There are definitely some downsides and hidden risks to this increasingly popular program that should concern every REALTOR®. Here are five key realities about PACE liens:
-- Reality No. 1: A homeowner may wind up borrowing too much on their property because the limits are very generous. For example, the owner of a $400,000 home could borrow up to $60,000 on their home. However, caution is needed to avoid overleveraging the home with a PACE lien. Like a mortgage, the PACE lien comes out of the available equity.
-- Reality No. 2: A homeowner may not be able to refinance their mortgage with a conventional mortgage. Fannie Mae and Freddie Mac are prohibited from purchasing mortgages with PACE liens on them because as tax liens, they put lenders in a secondary position if the loan cannot be repaid.
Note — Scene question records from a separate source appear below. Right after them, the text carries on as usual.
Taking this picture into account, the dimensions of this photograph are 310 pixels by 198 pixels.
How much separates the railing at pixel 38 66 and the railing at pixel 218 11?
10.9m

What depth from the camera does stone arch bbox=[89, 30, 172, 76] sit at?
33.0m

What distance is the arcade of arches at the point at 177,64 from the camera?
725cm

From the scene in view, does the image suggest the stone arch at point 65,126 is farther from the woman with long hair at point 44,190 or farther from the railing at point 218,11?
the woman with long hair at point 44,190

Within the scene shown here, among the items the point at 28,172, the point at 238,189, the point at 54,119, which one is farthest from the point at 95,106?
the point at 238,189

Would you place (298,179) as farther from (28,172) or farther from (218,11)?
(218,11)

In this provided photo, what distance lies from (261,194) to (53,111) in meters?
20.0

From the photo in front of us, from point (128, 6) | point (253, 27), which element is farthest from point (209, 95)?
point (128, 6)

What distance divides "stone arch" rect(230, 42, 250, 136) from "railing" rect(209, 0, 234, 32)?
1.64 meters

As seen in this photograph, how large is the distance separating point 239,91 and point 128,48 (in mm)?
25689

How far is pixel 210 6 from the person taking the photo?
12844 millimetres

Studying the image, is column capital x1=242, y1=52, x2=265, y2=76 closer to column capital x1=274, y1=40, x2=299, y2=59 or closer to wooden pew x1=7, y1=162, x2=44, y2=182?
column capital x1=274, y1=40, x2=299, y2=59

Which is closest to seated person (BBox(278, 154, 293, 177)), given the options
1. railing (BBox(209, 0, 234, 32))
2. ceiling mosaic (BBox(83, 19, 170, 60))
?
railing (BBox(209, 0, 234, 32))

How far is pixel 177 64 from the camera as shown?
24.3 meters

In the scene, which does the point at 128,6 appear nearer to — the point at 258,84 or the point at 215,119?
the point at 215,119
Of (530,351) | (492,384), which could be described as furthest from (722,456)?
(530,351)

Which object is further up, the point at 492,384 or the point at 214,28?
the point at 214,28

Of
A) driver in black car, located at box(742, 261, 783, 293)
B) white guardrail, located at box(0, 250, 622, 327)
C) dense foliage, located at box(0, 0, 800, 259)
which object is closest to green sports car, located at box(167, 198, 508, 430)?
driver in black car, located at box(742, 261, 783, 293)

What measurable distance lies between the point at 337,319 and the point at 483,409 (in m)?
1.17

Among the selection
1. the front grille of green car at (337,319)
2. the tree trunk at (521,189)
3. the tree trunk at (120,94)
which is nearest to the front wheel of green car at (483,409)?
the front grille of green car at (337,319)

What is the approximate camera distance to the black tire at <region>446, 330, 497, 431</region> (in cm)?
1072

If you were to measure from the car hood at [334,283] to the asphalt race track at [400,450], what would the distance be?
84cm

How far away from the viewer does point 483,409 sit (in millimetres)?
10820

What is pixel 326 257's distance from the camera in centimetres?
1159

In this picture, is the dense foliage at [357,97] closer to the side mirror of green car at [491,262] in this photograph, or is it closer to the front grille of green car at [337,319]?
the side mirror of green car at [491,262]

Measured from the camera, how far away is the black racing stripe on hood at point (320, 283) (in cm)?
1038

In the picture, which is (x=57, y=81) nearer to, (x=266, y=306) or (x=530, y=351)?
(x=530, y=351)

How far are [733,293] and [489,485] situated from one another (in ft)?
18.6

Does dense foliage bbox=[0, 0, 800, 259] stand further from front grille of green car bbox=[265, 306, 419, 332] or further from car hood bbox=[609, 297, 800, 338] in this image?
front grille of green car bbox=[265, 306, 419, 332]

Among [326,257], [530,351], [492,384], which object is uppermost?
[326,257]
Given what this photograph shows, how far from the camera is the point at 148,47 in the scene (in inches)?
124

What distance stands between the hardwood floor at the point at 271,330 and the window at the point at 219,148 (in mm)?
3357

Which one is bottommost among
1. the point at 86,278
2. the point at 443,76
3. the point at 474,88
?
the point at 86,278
-- Reality No. 3: A PACE lien can be very expensive for homeowners. Interest rates are generally much higher than those for mortgages or home equity lines of credit. Worse, your client will likely have to pay off the lien in order to sell the property to a buyer who wants to obtain conventional financing. Paying off a PACE lien will reduce the amount the homeowner can realize from the sale of their home, and in some cases, could impose a financial hardship and make the home impossible to sell.
-- Reality No. 4: A homeowner may have a hard time finding potential buyers for their home. Because Fannie Mae and Freddie Mac will not approve mortgages for properties with an existing PACE lien, conventional buyers will not be able to purchase your client’s property unless the lien is paid off before the close of escrow. This could limit the buyer pool to all-cash and nonconventional buyers.
-- Reality No. 5: Limited mortgage options can create an unfortunate ripple effect. If fewer people can buy your client’s property, then it may take longer to sell. The longer a house sits on the market, the less desirable it may become, which could result in a lower sales price.
The bottom line is this: Are the risks and pitfalls associated with PACE liens worth it? That’s a question that that all REALTORS® and homeowners must answer for themselves.